The constant leakage from historic mine sites are the major source of metal pollution in Sweden. Lotta Sartz, environmental chemist at Örebro University has developed a method that makes it possible to reduce pollution using industrial waste material from other industries.

Mining has been and still is an important industry in Sweden; it has had a strong impact on the country’s development. The large quantities of mining waste collected over the years can however be harmful to both human health and the surrounding environment.

In a doctoral thesis in environmental science, Lotta Sartz presents a solution that is both simple and cost-effective. By using certain waste products from other industries the pH value of the acidic leachate that releases and transports the metals from the tailings can be increased, thus stopping the pollution.

Makes the water more acidic

- At the same time, this is an advantage for the industrial companies that would otherwise have to pay to take care of their waste products, says Lotta Sartz.

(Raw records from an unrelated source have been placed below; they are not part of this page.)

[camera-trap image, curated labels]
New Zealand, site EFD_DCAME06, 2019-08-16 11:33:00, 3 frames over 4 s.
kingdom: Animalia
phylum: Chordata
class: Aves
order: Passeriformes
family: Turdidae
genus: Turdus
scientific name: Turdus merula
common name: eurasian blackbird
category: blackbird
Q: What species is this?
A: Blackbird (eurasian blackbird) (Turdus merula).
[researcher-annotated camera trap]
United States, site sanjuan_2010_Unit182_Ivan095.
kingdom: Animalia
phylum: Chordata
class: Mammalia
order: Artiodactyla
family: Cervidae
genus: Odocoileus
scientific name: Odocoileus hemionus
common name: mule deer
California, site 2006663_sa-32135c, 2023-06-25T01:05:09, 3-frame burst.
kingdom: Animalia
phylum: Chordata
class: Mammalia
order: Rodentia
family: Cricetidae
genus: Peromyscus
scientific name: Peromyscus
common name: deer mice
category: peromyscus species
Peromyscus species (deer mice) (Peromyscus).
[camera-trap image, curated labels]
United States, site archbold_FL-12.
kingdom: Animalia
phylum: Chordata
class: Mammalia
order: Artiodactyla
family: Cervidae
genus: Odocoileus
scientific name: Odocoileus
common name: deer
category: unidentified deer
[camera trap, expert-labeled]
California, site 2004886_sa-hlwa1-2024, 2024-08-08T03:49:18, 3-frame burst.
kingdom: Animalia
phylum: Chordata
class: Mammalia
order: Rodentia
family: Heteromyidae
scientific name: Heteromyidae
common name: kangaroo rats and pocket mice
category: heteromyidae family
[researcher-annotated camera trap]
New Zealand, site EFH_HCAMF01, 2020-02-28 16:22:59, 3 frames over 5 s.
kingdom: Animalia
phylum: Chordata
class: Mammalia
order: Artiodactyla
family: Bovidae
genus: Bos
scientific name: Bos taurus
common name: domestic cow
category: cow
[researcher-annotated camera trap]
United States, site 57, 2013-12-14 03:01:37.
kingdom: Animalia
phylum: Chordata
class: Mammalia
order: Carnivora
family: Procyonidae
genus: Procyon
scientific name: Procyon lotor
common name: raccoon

Her method is used primarily in the historic mine sites where metal was mined from sulphide ore, which represents about three quarters of the mines. When the sulphides, which are sulphur compounds, come into contact with oxygen, oxidation turns them into sulphates, which are easily soluble salts that lower the water’s pH value, that is, making the water more acidic. This means that heavy metals such as copper, zinc, cadmium and lead are released from the waste piles and spread into the environment. As historic mining methods were less efficient than they are today, the historic mining waste has higher concentrations of metal. Since much of the industrial waste consists of alkaline by-products and therefore have a high pH value, it can be used for counteract purposes – it can either be introduced directly into the mine waste, or used as a filter where the leachate flows out.

Full-scale tests

Lotta Sartz’s research is based on both laboratory and field-scale experiments, and includes alkaline by-products from four different industries: the lime industry, the steel industry, the pulp industry, and the power generation industry.

- The results show that some of these materials have the ability to neutralize the mine waste or leachate from the mine waste and reduce the mobility of heavy metals. So now we are taking the next step to test them in full scale.

Lotta Sartz has also developed a “test kit” with experiments in different scales, making it easier to plan and carry out post-treatment of historic mine waste deposits.

In addition to her PhD work, Lotta Sartz is working as an environmental chemist within the EU financed project Bergskraft Bergslagen.